• EXERCISE MATERIAL:
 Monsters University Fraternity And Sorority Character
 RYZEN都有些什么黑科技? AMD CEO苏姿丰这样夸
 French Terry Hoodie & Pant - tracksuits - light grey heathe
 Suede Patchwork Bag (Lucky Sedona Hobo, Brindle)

--

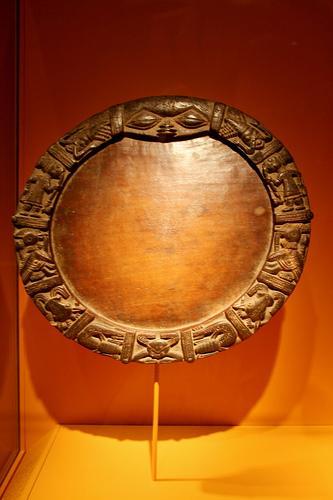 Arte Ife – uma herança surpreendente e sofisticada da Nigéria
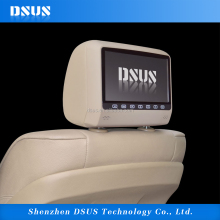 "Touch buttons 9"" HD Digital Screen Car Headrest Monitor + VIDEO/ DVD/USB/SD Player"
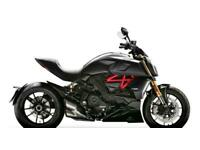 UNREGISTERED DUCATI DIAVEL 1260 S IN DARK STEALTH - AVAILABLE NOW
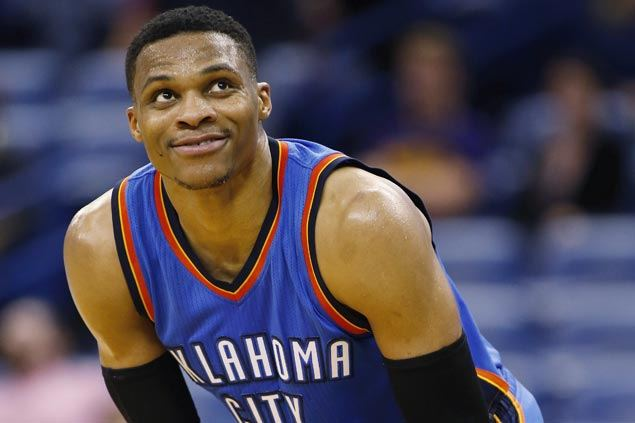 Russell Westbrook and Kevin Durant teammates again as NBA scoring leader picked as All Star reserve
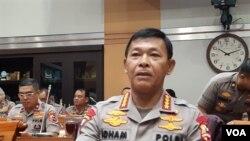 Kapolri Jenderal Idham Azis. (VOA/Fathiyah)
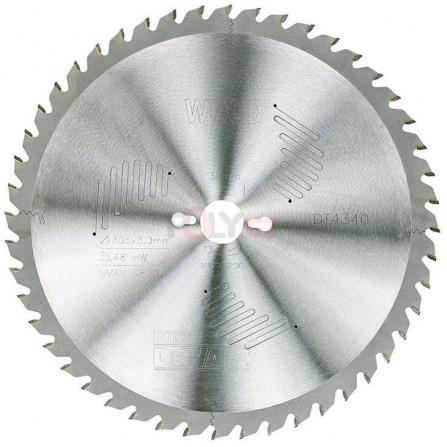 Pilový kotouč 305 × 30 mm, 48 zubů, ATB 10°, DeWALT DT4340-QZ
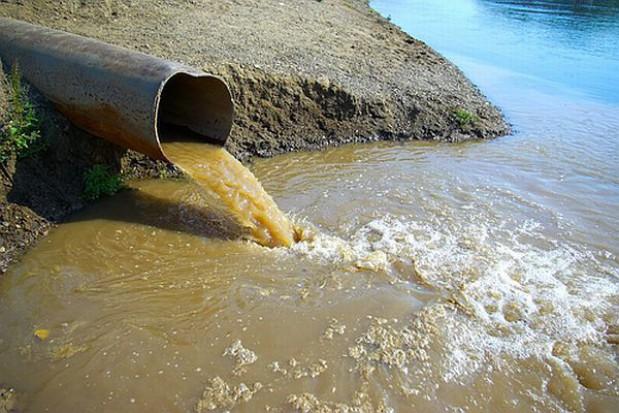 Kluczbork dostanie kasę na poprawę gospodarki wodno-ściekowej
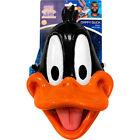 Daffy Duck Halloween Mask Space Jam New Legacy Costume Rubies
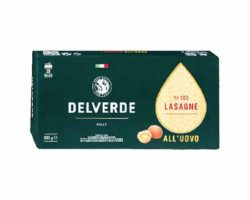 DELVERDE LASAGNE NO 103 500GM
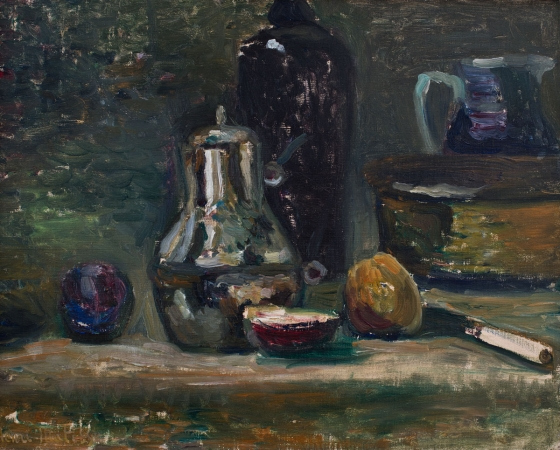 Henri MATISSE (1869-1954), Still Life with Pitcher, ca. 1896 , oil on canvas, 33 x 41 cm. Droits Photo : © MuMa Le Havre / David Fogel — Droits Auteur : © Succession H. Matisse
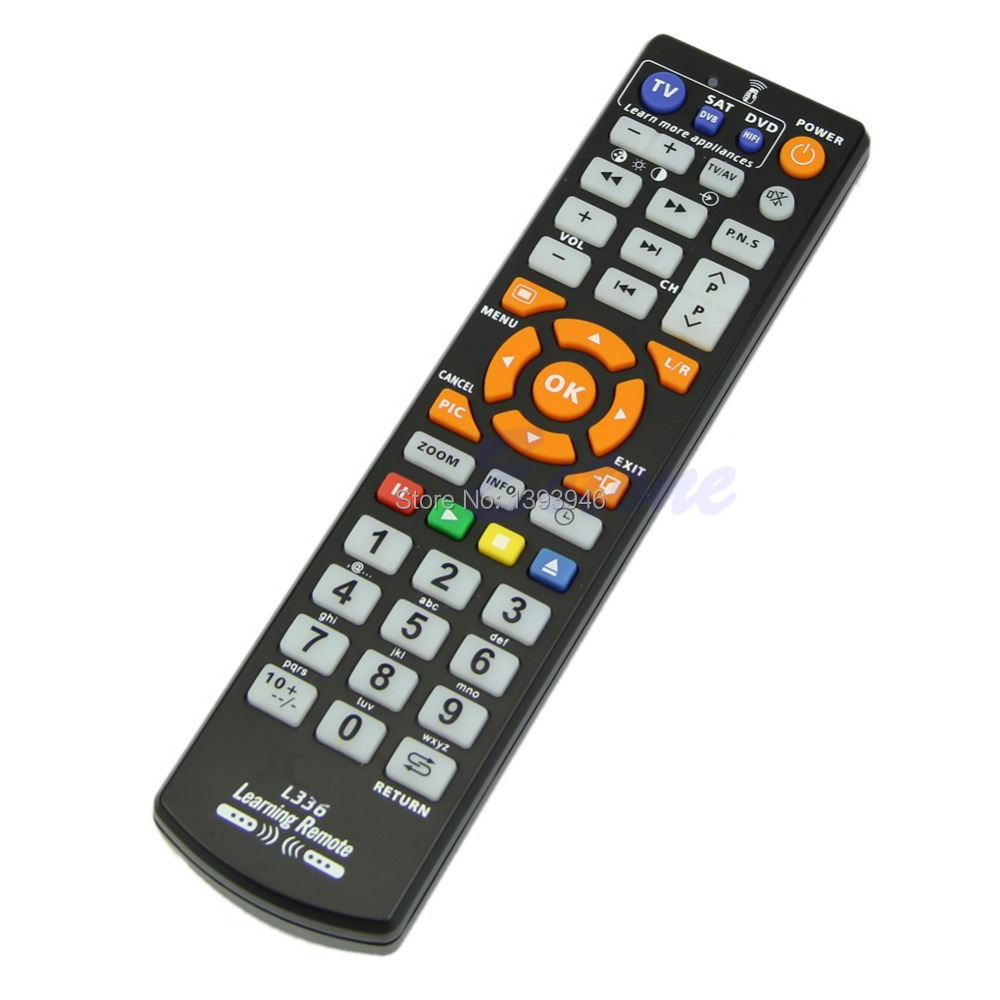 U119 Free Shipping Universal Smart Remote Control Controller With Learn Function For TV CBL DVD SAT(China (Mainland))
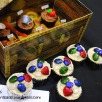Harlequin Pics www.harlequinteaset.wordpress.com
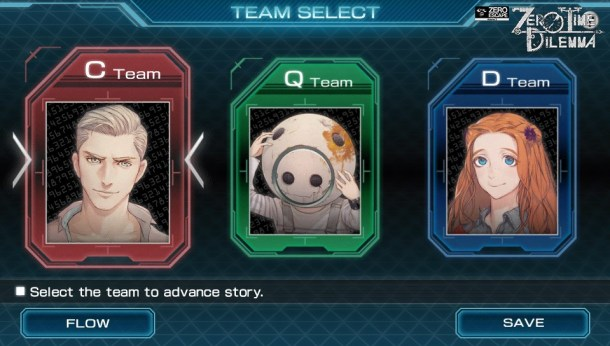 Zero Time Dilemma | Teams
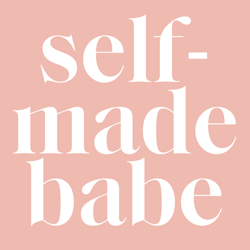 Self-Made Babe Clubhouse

• WORK ORDER: Take the material above from the line bearing "Russell Westbrook and" through the line bearing "DELVERDE LASAGNE NO 103 500GM" and write it out exactly, both end lines included. Pictures stay out.

• EXERCISE SOLUTION:
 Russell Westbrook and Kevin Durant teammates again as NBA scoring leader picked as All Star reserve
 Kapolri Jenderal Idham Azis. (VOA/Fathiyah)
 Pilový kotouč 305 × 30 mm, 48 zubů, ATB 10°, DeWALT DT4340-QZ
 Kluczbork dostanie kasę na poprawę gospodarki wodno-ściekowej
 Daffy Duck Halloween Mask Space Jam New Legacy Costume Rubies
 DELVERDE LASAGNE NO 103 500GM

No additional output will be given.